Fix non-determinism in DAgger (fixes #643) by hacobe · Pull Request #649 · HumanCompatibleAI/imitation

hacobe · 2023-01-03T18:45:18Z

Description

The issue (#643) was that DAgger demonstrations were loaded from disk for training in a different order each run. This was because the filenames for the saved demonstrations changed each run and that changed the order in which os.listdir returned the filenames. The filenames changed each run, because they included a timestamp and the first 6 characters of a UUID generated without fixing a random seed.

This PR fixes the non-determinism by making the filenames the same each run as long as the same random seed is used. It does so by removing the timestamp from the filename and fixing the seed of the UUID. Because the timestamp is removed, the PR introduces a trajectory index in the filename, so that a user can tell the order in which trajectories were created. It also includes the entire UUID instead of just the first 6 characters. Finally, it sorts the filenames returned by os.listdir. listdir returns filenames in an arbitrary order that depends on the file system implementation (https://stackoverflow.com/questions/31534583/is-os-listdir-deterministic). We sort the filenames to ensure the order is consistent across file systems.

We discuss a few other design decisions below.

Why include a UUID in the filename at all? If we removed the UUID from the filename, then the DAgger trainers would not overwrite filenames, because they take care to write to a new directory each round of training. However, if the InteractiveTrajectoryCollector is used independently of those trainers, then it can end up overwriting filenames without the UUID.

Do we need to shuffle the filenames returned by os.listdir after sorting? We could, but the demonstrations loaded from the files are passed to a DataLoader, which shuffles them. That seems like the right place to handle the shuffling rather than making it the responsibility of the utility function that returns the filenames.

Questions about scene geometry

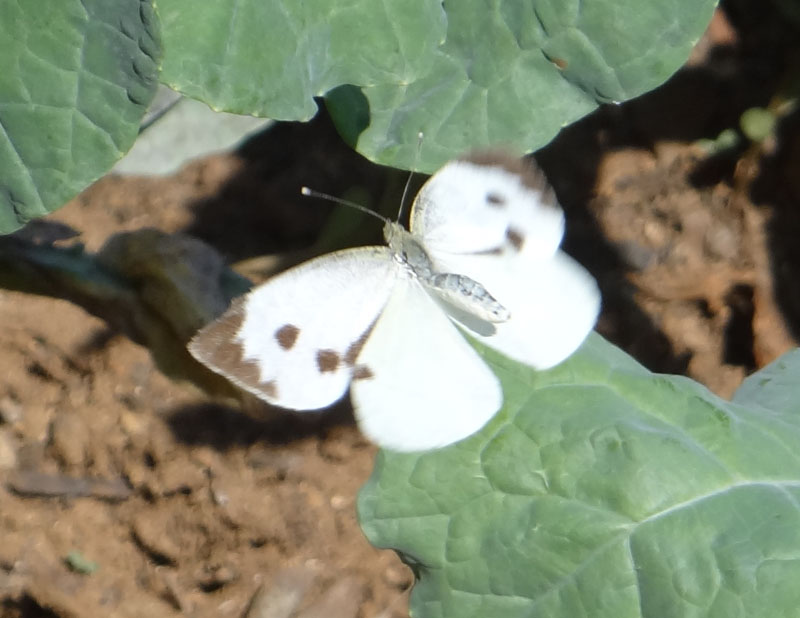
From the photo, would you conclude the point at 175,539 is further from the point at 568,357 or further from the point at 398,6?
the point at 398,6

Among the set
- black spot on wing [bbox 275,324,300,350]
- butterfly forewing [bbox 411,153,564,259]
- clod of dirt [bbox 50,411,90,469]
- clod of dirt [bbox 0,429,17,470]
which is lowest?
clod of dirt [bbox 0,429,17,470]

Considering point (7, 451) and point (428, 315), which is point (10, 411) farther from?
point (428, 315)

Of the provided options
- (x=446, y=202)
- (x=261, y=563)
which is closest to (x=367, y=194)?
(x=446, y=202)

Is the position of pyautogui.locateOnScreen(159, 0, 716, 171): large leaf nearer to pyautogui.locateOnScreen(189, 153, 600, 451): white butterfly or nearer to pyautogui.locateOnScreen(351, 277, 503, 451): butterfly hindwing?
pyautogui.locateOnScreen(189, 153, 600, 451): white butterfly

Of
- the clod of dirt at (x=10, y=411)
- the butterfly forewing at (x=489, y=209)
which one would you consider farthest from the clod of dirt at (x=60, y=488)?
the butterfly forewing at (x=489, y=209)

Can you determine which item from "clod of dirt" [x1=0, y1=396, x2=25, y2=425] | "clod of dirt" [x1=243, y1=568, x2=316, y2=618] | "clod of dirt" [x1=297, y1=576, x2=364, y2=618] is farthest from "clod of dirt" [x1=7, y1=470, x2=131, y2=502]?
"clod of dirt" [x1=297, y1=576, x2=364, y2=618]

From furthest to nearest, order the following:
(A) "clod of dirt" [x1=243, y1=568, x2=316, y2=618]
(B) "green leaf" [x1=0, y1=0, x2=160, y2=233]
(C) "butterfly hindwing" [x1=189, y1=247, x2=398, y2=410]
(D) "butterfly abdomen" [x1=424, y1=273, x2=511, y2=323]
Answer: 1. (A) "clod of dirt" [x1=243, y1=568, x2=316, y2=618]
2. (D) "butterfly abdomen" [x1=424, y1=273, x2=511, y2=323]
3. (C) "butterfly hindwing" [x1=189, y1=247, x2=398, y2=410]
4. (B) "green leaf" [x1=0, y1=0, x2=160, y2=233]
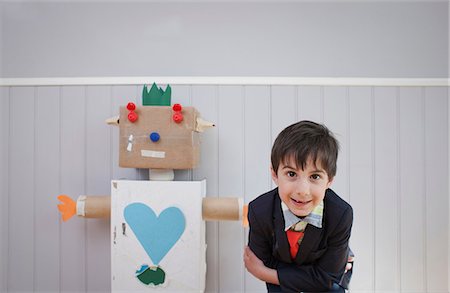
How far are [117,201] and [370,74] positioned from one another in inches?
48.6

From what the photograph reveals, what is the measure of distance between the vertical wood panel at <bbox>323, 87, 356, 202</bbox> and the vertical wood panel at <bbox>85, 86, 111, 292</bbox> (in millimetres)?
976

■ Work instructions:
1. According to the DAgger pull request, which two parts of the saved demonstration filenames made them differ from one run to the next?
2. In one to three sentences, explain why the DAgger pull request does not shuffle the filenames after sorting them.

■ Answers to the problems:
1. A timestamp and the first 6 characters of a UUID generated without a fixed random seed.

2. The demonstrations loaded from those files are passed to a DataLoader, which already shuffles them. The author considers the DataLoader the right place to handle shuffling, rather than making it the job of the utility function that returns the filenames.